**Spatial relation data:**
┏━━

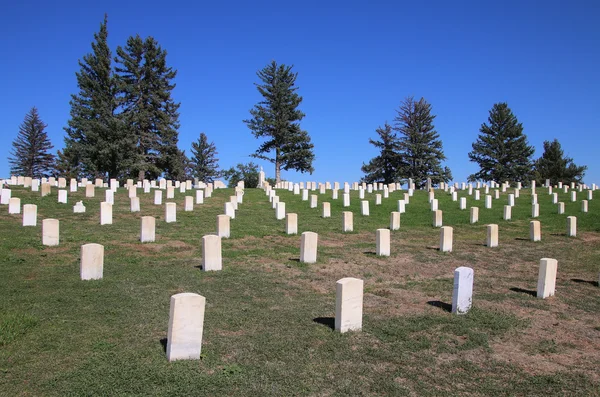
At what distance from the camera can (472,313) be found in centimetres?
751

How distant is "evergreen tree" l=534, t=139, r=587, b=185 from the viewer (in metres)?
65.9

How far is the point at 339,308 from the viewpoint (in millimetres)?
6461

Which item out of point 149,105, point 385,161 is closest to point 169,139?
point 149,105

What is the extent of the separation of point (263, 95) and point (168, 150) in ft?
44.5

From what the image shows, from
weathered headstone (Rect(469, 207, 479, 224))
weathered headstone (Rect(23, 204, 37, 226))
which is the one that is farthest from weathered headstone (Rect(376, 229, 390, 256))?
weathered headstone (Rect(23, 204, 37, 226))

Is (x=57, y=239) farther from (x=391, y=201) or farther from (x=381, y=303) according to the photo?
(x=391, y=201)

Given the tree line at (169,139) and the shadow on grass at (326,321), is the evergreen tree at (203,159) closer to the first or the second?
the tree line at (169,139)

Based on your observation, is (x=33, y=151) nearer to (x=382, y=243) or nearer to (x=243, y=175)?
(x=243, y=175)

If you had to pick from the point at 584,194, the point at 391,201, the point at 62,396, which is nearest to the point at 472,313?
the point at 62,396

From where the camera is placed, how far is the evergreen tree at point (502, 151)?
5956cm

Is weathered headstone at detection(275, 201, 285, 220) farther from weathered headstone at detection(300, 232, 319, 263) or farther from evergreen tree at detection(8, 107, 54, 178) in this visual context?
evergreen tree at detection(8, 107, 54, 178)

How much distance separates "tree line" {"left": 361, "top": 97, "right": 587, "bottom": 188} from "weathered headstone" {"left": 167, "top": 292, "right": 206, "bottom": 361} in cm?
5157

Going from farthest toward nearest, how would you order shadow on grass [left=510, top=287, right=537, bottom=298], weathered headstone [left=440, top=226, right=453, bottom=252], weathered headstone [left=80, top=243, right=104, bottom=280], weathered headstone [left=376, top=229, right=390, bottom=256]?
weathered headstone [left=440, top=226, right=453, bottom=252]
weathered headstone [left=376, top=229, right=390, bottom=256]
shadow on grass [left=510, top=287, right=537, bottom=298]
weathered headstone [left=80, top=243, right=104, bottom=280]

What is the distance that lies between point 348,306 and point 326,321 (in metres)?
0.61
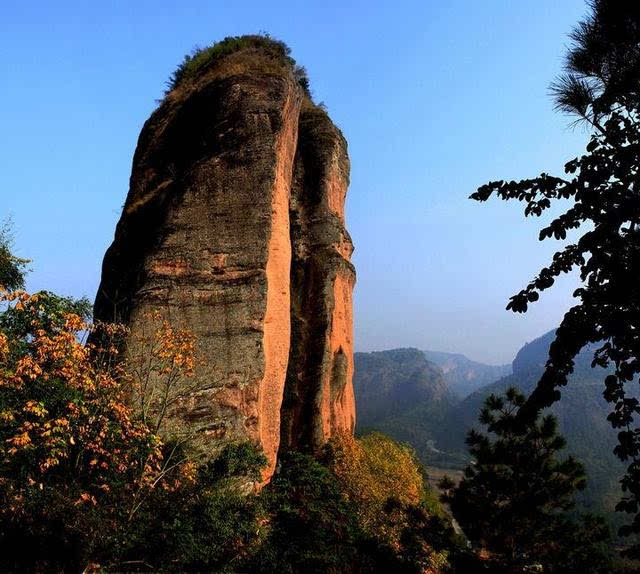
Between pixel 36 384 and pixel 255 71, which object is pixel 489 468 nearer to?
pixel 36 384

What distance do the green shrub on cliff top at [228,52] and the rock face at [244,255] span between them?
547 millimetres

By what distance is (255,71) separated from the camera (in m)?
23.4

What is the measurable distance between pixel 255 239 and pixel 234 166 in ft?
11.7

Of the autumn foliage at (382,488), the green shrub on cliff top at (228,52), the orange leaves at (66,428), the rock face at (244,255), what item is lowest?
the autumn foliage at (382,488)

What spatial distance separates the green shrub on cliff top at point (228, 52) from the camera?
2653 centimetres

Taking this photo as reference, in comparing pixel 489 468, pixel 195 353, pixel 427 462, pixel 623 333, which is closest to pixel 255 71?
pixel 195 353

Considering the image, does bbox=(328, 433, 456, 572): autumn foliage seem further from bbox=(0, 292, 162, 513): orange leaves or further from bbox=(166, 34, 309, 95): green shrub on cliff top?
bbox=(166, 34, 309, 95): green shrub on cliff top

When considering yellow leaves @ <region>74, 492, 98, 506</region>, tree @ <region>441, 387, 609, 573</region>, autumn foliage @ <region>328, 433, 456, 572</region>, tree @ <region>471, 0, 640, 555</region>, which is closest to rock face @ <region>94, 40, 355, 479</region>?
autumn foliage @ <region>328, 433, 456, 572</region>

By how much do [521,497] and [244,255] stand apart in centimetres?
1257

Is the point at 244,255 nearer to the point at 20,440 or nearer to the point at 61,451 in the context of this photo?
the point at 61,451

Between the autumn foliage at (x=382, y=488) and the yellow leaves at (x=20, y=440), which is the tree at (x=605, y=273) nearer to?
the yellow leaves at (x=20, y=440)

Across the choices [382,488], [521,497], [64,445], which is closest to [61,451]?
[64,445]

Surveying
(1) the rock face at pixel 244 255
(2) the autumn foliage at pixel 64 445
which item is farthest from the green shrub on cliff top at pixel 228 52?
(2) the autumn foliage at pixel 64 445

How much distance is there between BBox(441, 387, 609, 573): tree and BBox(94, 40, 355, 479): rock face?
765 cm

┗━━

**Stated problem:**
Turn every line of the listing above into a JSON list of strings, one string per line, skipping blank lines and leaving out the pictures.

**Written response:**
[
  "At what distance from the camera can (472,313) be found in centimetres?",
  "751",
  "How distant is \"evergreen tree\" l=534, t=139, r=587, b=185 from the viewer (in metres)?",
  "65.9",
  "How far is the point at 339,308 from the viewpoint (in millimetres)?",
  "6461",
  "Which item out of point 149,105, point 385,161 is closest to point 169,139?",
  "point 149,105",
  "What is the extent of the separation of point (263, 95) and point (168, 150) in ft?",
  "44.5",
  "From what the image shows, from",
  "weathered headstone (Rect(469, 207, 479, 224))",
  "weathered headstone (Rect(23, 204, 37, 226))",
  "which is the one that is farthest from weathered headstone (Rect(376, 229, 390, 256))?",
  "weathered headstone (Rect(23, 204, 37, 226))",
  "Is (x=57, y=239) farther from (x=391, y=201) or farther from (x=381, y=303) according to the photo?",
  "(x=391, y=201)",
  "Given the tree line at (169,139) and the shadow on grass at (326,321), is the evergreen tree at (203,159) closer to the first or the second?",
  "the tree line at (169,139)",
  "Based on your observation, is (x=33, y=151) nearer to (x=382, y=243) or nearer to (x=243, y=175)?",
  "(x=243, y=175)",
  "If you had to pick from the point at 584,194, the point at 391,201, the point at 62,396, which is nearest to the point at 472,313?",
  "the point at 62,396",
  "From where the camera is placed, how far is the evergreen tree at point (502, 151)?",
  "5956cm",
  "Is weathered headstone at detection(275, 201, 285, 220) farther from weathered headstone at detection(300, 232, 319, 263) or farther from evergreen tree at detection(8, 107, 54, 178) in this visual context?",
  "evergreen tree at detection(8, 107, 54, 178)",
  "How much distance separates \"tree line\" {\"left\": 361, \"top\": 97, \"right\": 587, \"bottom\": 188} from \"weathered headstone\" {\"left\": 167, \"top\": 292, \"right\": 206, \"bottom\": 361} in cm?",
  "5157",
  "Going from farthest toward nearest, how would you order shadow on grass [left=510, top=287, right=537, bottom=298], weathered headstone [left=440, top=226, right=453, bottom=252], weathered headstone [left=80, top=243, right=104, bottom=280], weathered headstone [left=376, top=229, right=390, bottom=256]?",
  "weathered headstone [left=440, top=226, right=453, bottom=252]",
  "weathered headstone [left=376, top=229, right=390, bottom=256]",
  "shadow on grass [left=510, top=287, right=537, bottom=298]",
  "weathered headstone [left=80, top=243, right=104, bottom=280]",
  "What is the distance that lies between point 348,306 and point 326,321 (in metres)?",
  "0.61",
  "Between pixel 36 384 and pixel 255 71, which object is pixel 489 468 nearer to?",
  "pixel 36 384",
  "What distance do the green shrub on cliff top at [228,52] and the rock face at [244,255] span between them?",
  "547 millimetres",
  "By what distance is (255,71) separated from the camera (in m)?",
  "23.4",
  "What is the measurable distance between pixel 255 239 and pixel 234 166 in ft?",
  "11.7",
  "Of the autumn foliage at (382,488), the green shrub on cliff top at (228,52), the orange leaves at (66,428), the rock face at (244,255), what item is lowest?",
  "the autumn foliage at (382,488)",
  "What spatial distance separates the green shrub on cliff top at point (228, 52) from the camera?",
  "2653 centimetres",
  "Taking this photo as reference, in comparing pixel 489 468, pixel 195 353, pixel 427 462, pixel 623 333, which is closest to pixel 255 71?",
  "pixel 195 353",
  "Considering the image, does bbox=(328, 433, 456, 572): autumn foliage seem further from bbox=(0, 292, 162, 513): orange leaves or further from bbox=(166, 34, 309, 95): green shrub on cliff top?",
  "bbox=(166, 34, 309, 95): green shrub on cliff top",
  "When considering yellow leaves @ <region>74, 492, 98, 506</region>, tree @ <region>441, 387, 609, 573</region>, autumn foliage @ <region>328, 433, 456, 572</region>, tree @ <region>471, 0, 640, 555</region>, which is closest to rock face @ <region>94, 40, 355, 479</region>?",
  "autumn foliage @ <region>328, 433, 456, 572</region>",
  "By how much do [521,497] and [244,255] stand apart in centimetres?",
  "1257",
  "Is the point at 244,255 nearer to the point at 20,440 or nearer to the point at 61,451 in the context of this photo?",
  "the point at 61,451",
  "Between the autumn foliage at (x=382, y=488) and the yellow leaves at (x=20, y=440), which is the tree at (x=605, y=273) nearer to?",
  "the yellow leaves at (x=20, y=440)",
  "Across the choices [382,488], [521,497], [64,445], which is closest to [61,451]?",
  "[64,445]",
  "Surveying",
  "(1) the rock face at pixel 244 255",
  "(2) the autumn foliage at pixel 64 445",
  "which item is farthest from the green shrub on cliff top at pixel 228 52?",
  "(2) the autumn foliage at pixel 64 445",
  "How much distance is there between BBox(441, 387, 609, 573): tree and BBox(94, 40, 355, 479): rock face?",
  "765 cm"
]